In the records below, repeat word for word every line from the line containing "From where the camera" through the line containing "Answer: white advertising", including both of those lines.

○ ○ ○ ○

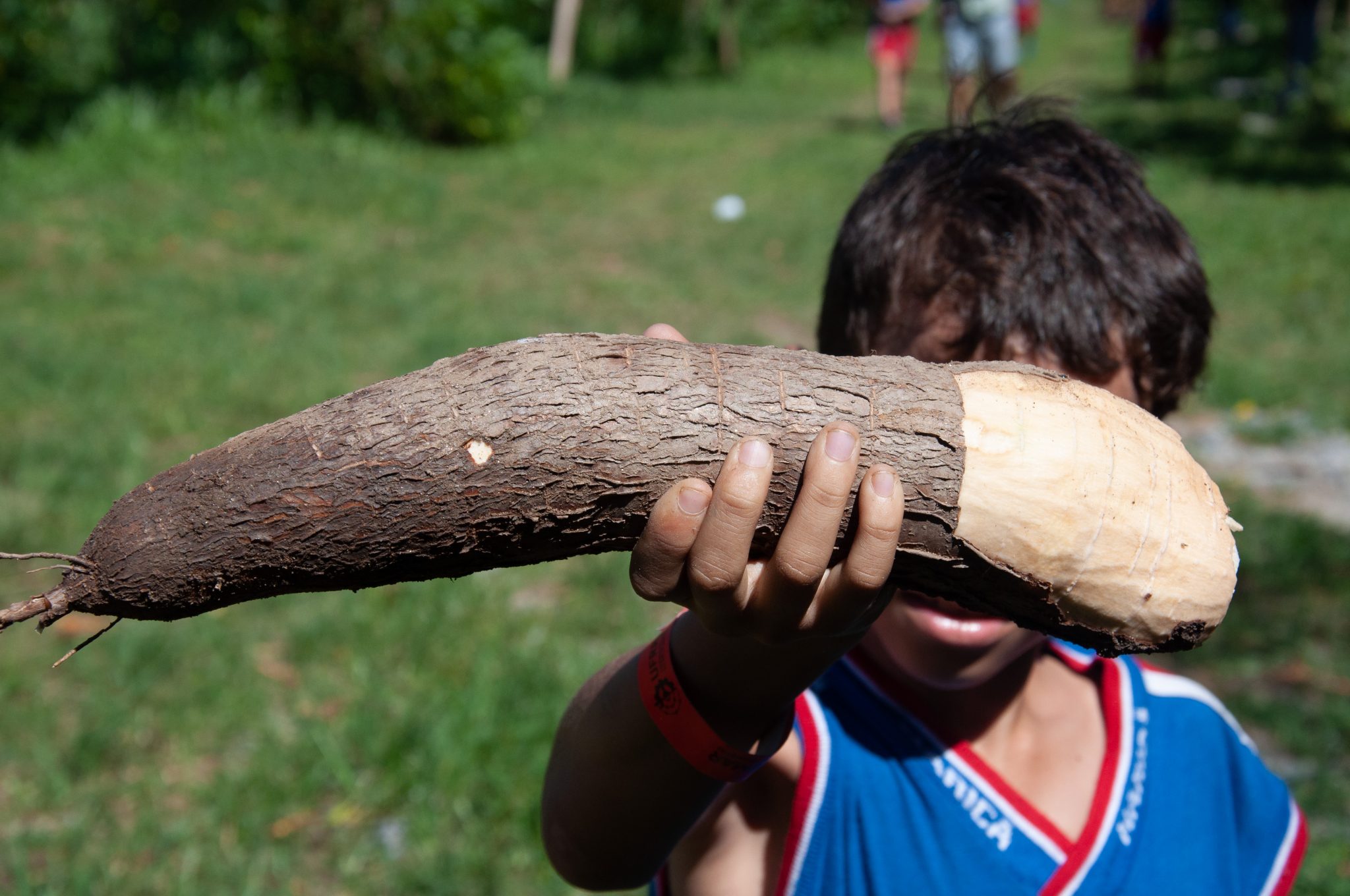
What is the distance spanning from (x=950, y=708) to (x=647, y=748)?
70 centimetres

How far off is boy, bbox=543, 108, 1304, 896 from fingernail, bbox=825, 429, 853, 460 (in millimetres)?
21

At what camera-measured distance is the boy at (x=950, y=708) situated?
5.02ft

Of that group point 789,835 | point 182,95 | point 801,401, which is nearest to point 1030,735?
point 789,835

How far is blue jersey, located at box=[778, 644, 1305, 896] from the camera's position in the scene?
1.81m

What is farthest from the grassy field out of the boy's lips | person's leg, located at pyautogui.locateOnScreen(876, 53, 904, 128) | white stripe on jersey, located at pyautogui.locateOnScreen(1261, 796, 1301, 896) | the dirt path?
the boy's lips

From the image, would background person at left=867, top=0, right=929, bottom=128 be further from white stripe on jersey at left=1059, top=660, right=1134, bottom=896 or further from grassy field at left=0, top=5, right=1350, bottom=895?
white stripe on jersey at left=1059, top=660, right=1134, bottom=896

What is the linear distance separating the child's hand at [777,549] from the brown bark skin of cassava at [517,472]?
0.07 m

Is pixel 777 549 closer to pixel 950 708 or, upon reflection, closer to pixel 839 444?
pixel 839 444

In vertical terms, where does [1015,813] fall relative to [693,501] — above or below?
below

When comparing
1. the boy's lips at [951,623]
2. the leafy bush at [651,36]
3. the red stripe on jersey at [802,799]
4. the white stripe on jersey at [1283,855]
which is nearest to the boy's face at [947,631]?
the boy's lips at [951,623]

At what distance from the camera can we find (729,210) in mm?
9844

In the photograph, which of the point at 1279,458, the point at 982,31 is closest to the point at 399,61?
the point at 982,31

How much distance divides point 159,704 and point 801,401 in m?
2.89

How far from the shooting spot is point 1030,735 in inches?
80.6
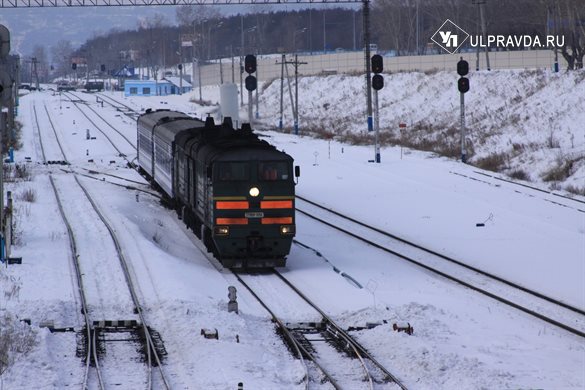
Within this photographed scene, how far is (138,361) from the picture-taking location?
1477 cm

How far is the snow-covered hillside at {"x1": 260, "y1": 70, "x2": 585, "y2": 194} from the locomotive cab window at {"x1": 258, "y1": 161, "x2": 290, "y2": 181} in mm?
15448

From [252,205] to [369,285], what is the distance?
3015 millimetres

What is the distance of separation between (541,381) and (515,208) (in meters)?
18.3

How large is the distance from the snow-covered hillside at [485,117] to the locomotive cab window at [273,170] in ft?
50.7

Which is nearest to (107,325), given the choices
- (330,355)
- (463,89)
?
(330,355)

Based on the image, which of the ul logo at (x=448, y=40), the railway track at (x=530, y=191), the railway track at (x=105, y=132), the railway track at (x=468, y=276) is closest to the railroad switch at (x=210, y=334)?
the railway track at (x=468, y=276)

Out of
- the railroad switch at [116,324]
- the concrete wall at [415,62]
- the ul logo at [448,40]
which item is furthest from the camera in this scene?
the ul logo at [448,40]

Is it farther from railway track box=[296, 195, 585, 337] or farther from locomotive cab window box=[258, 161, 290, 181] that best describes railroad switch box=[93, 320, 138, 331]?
railway track box=[296, 195, 585, 337]

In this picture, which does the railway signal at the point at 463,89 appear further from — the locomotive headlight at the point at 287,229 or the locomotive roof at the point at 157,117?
the locomotive headlight at the point at 287,229

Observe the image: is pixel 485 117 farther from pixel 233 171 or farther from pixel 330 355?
pixel 330 355

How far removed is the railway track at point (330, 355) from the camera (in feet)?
45.8

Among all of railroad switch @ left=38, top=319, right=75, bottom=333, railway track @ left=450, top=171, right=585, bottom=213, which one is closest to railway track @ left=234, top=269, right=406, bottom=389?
railroad switch @ left=38, top=319, right=75, bottom=333

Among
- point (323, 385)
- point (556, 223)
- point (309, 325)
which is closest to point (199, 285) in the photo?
point (309, 325)

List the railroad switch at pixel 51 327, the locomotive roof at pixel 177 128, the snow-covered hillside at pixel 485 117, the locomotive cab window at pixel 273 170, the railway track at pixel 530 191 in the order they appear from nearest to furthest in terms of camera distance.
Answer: the railroad switch at pixel 51 327
the locomotive cab window at pixel 273 170
the locomotive roof at pixel 177 128
the railway track at pixel 530 191
the snow-covered hillside at pixel 485 117
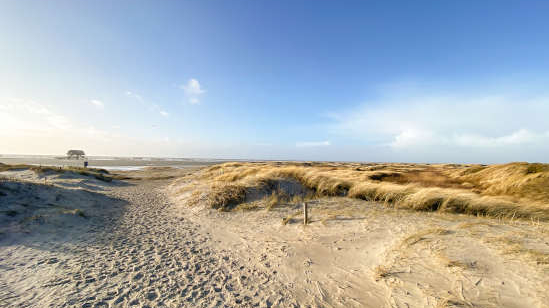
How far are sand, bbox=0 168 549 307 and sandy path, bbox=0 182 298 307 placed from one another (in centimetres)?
3

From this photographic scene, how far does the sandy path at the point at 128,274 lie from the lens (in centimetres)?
449

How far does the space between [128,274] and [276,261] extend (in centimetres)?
420

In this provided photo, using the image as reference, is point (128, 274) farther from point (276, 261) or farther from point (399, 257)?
point (399, 257)

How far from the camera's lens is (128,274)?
550 centimetres

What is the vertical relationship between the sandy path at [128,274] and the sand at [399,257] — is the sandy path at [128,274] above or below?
below

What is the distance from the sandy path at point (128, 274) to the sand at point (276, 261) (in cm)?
3

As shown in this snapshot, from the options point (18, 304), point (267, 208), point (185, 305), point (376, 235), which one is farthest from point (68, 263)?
point (376, 235)

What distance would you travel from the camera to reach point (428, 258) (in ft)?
18.0

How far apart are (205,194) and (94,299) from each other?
393 inches

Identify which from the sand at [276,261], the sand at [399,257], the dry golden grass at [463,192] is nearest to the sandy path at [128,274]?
the sand at [276,261]

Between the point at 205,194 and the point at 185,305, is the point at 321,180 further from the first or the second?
the point at 185,305

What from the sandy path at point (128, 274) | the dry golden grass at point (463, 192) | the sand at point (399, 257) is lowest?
the sandy path at point (128, 274)

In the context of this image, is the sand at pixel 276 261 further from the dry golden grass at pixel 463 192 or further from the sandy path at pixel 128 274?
the dry golden grass at pixel 463 192

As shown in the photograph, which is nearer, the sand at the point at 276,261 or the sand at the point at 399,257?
the sand at the point at 399,257
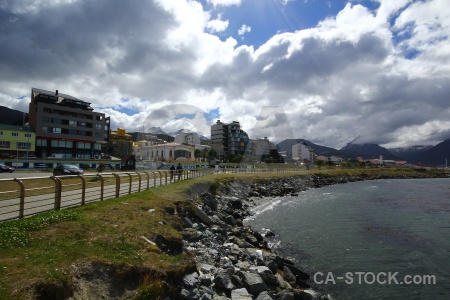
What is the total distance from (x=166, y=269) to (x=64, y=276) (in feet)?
10.2

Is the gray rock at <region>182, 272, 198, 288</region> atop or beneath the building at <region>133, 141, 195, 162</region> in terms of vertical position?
beneath

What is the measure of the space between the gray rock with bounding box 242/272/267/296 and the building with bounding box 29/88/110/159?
92672 millimetres

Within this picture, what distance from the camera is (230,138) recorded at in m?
174

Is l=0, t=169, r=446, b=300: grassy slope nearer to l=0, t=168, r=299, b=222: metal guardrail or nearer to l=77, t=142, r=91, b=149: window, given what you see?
l=0, t=168, r=299, b=222: metal guardrail

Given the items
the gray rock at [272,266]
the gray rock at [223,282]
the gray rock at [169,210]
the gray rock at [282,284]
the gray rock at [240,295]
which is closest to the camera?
the gray rock at [240,295]

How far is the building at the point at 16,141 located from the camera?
7894 cm

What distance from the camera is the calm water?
13820 mm

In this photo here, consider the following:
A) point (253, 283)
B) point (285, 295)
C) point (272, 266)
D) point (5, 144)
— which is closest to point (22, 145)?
point (5, 144)

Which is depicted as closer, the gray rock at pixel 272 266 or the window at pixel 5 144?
the gray rock at pixel 272 266

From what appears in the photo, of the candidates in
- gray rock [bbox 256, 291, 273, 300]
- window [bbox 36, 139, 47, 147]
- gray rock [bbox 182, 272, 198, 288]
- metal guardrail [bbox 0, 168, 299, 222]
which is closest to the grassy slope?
gray rock [bbox 182, 272, 198, 288]

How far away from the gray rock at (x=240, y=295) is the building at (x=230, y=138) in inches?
6186

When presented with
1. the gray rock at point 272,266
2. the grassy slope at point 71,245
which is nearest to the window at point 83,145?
the grassy slope at point 71,245

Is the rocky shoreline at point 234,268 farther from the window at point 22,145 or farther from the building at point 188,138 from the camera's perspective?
the building at point 188,138

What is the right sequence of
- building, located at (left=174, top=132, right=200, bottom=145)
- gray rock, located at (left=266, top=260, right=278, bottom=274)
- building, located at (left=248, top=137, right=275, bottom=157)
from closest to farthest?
gray rock, located at (left=266, top=260, right=278, bottom=274) < building, located at (left=248, top=137, right=275, bottom=157) < building, located at (left=174, top=132, right=200, bottom=145)
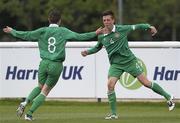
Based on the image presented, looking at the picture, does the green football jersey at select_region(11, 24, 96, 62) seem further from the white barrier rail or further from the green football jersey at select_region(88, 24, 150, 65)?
the white barrier rail

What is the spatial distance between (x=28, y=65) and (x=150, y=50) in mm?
3242

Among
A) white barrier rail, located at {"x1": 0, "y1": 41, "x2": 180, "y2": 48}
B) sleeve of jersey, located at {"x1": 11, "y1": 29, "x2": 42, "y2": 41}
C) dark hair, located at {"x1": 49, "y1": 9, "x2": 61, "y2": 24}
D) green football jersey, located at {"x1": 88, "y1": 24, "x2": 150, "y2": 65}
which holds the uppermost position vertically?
dark hair, located at {"x1": 49, "y1": 9, "x2": 61, "y2": 24}

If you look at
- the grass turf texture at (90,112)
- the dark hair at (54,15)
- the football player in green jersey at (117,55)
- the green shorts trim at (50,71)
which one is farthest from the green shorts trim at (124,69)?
the dark hair at (54,15)

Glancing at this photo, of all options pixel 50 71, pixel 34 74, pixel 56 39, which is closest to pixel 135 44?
pixel 34 74

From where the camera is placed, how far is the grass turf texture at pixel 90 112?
16.1 m

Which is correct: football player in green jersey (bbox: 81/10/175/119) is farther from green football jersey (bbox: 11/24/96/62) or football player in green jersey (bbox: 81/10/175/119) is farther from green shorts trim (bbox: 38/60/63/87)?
green shorts trim (bbox: 38/60/63/87)

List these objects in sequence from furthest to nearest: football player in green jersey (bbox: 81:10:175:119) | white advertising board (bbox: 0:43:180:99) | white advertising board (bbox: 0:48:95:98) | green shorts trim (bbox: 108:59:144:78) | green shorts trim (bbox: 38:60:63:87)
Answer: white advertising board (bbox: 0:48:95:98), white advertising board (bbox: 0:43:180:99), green shorts trim (bbox: 108:59:144:78), football player in green jersey (bbox: 81:10:175:119), green shorts trim (bbox: 38:60:63:87)

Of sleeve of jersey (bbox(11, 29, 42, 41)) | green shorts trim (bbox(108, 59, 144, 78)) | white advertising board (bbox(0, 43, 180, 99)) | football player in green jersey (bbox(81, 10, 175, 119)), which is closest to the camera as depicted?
sleeve of jersey (bbox(11, 29, 42, 41))

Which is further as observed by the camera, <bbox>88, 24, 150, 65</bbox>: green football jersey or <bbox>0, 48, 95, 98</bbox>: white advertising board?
<bbox>0, 48, 95, 98</bbox>: white advertising board

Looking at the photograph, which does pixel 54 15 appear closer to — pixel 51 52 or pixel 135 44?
pixel 51 52

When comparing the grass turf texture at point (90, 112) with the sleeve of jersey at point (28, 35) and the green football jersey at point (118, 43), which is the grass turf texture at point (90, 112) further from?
the sleeve of jersey at point (28, 35)

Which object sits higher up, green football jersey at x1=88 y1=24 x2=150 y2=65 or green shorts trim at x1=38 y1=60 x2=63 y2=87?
green football jersey at x1=88 y1=24 x2=150 y2=65

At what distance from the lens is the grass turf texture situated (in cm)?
1609

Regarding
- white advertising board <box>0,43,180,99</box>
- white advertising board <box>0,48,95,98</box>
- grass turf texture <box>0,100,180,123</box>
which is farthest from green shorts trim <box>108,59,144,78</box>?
white advertising board <box>0,48,95,98</box>
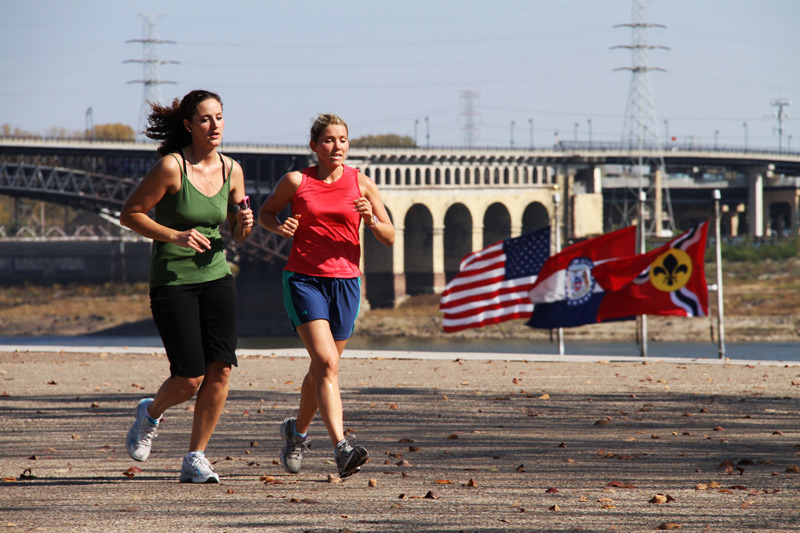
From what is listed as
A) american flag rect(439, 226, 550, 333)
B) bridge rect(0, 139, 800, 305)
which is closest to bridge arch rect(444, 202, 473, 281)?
bridge rect(0, 139, 800, 305)

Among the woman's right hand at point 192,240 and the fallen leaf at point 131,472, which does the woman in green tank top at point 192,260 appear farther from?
the fallen leaf at point 131,472

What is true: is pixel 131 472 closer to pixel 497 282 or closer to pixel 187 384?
pixel 187 384

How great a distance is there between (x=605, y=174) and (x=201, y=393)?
94.0 metres

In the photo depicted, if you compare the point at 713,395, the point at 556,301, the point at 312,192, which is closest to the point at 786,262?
the point at 556,301

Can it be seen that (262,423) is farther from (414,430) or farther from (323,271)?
(323,271)

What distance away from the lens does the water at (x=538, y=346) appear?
1890 inches

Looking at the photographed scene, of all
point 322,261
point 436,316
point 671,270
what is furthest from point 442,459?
point 436,316

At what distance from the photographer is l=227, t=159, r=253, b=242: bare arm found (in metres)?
6.42

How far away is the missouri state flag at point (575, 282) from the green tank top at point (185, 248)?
14.8 meters

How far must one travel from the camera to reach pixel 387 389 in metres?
12.8

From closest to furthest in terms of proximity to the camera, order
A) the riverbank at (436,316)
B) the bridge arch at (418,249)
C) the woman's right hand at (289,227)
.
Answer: the woman's right hand at (289,227), the riverbank at (436,316), the bridge arch at (418,249)

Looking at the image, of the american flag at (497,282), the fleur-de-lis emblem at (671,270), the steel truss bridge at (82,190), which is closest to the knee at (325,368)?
the fleur-de-lis emblem at (671,270)

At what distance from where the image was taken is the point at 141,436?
6.64 m

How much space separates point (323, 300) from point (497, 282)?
49.7 ft
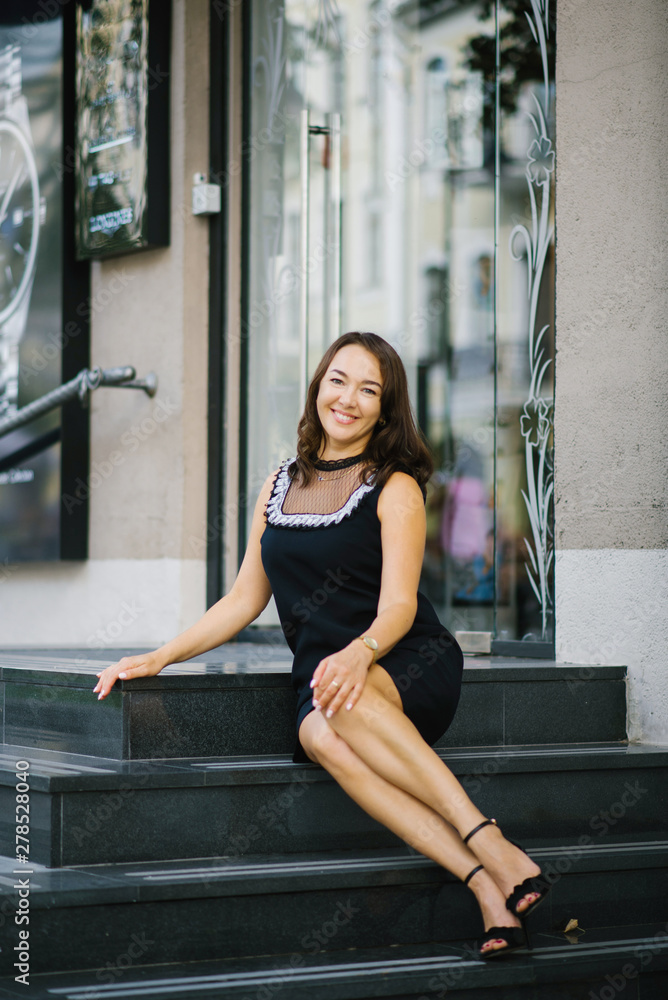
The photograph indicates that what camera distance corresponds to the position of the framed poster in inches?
219

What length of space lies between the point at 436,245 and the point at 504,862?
14.9 ft

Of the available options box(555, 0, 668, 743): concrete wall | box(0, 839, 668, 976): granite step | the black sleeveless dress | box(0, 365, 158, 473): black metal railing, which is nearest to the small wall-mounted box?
box(0, 365, 158, 473): black metal railing

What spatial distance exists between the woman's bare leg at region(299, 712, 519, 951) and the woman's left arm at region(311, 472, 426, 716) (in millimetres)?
128

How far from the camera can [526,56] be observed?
199 inches

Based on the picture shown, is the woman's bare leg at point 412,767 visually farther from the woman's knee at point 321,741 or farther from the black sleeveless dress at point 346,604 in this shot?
the black sleeveless dress at point 346,604

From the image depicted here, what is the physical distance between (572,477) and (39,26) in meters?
3.71

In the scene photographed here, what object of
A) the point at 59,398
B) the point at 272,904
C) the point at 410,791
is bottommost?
the point at 272,904

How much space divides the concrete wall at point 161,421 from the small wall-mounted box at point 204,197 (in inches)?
1.6

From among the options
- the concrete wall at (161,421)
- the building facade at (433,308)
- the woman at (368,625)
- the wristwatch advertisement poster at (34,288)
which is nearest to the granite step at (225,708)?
the woman at (368,625)

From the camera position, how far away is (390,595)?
299 cm

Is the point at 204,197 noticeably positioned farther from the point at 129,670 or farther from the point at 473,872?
the point at 473,872

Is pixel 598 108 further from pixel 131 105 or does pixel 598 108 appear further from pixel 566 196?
pixel 131 105

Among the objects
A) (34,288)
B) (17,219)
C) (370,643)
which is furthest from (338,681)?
(17,219)

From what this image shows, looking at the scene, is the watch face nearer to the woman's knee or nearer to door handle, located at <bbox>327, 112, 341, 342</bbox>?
door handle, located at <bbox>327, 112, 341, 342</bbox>
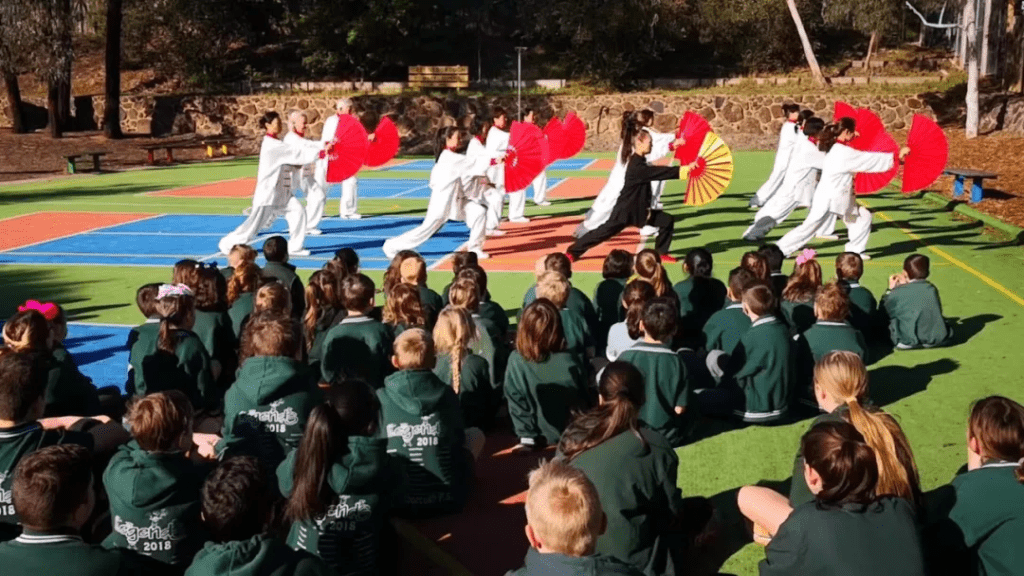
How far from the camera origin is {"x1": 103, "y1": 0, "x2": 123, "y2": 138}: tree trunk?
3472 centimetres

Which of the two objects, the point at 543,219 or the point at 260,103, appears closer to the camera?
the point at 543,219

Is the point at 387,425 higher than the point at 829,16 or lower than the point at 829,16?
lower

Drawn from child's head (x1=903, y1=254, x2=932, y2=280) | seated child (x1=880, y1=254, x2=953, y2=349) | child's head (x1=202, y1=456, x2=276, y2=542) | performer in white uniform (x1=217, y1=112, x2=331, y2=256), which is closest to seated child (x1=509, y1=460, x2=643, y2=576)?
child's head (x1=202, y1=456, x2=276, y2=542)

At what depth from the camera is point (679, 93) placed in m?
39.9

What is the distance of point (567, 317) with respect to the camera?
8250 mm

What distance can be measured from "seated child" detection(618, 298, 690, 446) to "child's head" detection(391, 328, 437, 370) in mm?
1462

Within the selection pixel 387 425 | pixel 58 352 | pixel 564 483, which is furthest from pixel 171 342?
pixel 564 483


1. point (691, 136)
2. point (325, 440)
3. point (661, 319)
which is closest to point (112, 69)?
point (691, 136)

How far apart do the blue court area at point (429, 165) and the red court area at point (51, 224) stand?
1094cm

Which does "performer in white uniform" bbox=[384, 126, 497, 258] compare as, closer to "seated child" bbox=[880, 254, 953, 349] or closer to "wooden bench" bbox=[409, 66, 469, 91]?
"seated child" bbox=[880, 254, 953, 349]

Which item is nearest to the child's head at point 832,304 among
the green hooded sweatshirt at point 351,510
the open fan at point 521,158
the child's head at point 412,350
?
the child's head at point 412,350

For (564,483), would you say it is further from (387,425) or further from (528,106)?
(528,106)

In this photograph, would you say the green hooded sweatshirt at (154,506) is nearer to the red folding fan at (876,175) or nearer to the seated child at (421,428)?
the seated child at (421,428)

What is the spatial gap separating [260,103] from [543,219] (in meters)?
24.7
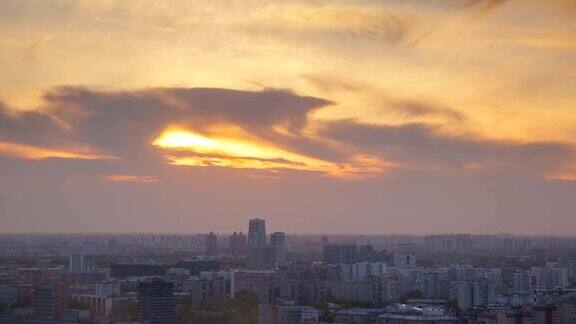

○ ○ ○ ○

**TASK ANSWER:**
From where the camera is placed, how far is the grass turf texture at pixel 90 112?
16.1 m

Which is correct: football player in green jersey (bbox: 81/10/175/119) is farther from green football jersey (bbox: 11/24/96/62) or football player in green jersey (bbox: 81/10/175/119) is farther from green shorts trim (bbox: 38/60/63/87)?
green shorts trim (bbox: 38/60/63/87)

List these objects in sequence from furthest to nearest: football player in green jersey (bbox: 81:10:175:119) | white advertising board (bbox: 0:43:180:99) | white advertising board (bbox: 0:48:95:98) | green shorts trim (bbox: 108:59:144:78) | green shorts trim (bbox: 38:60:63:87)
Answer: white advertising board (bbox: 0:48:95:98), white advertising board (bbox: 0:43:180:99), green shorts trim (bbox: 108:59:144:78), football player in green jersey (bbox: 81:10:175:119), green shorts trim (bbox: 38:60:63:87)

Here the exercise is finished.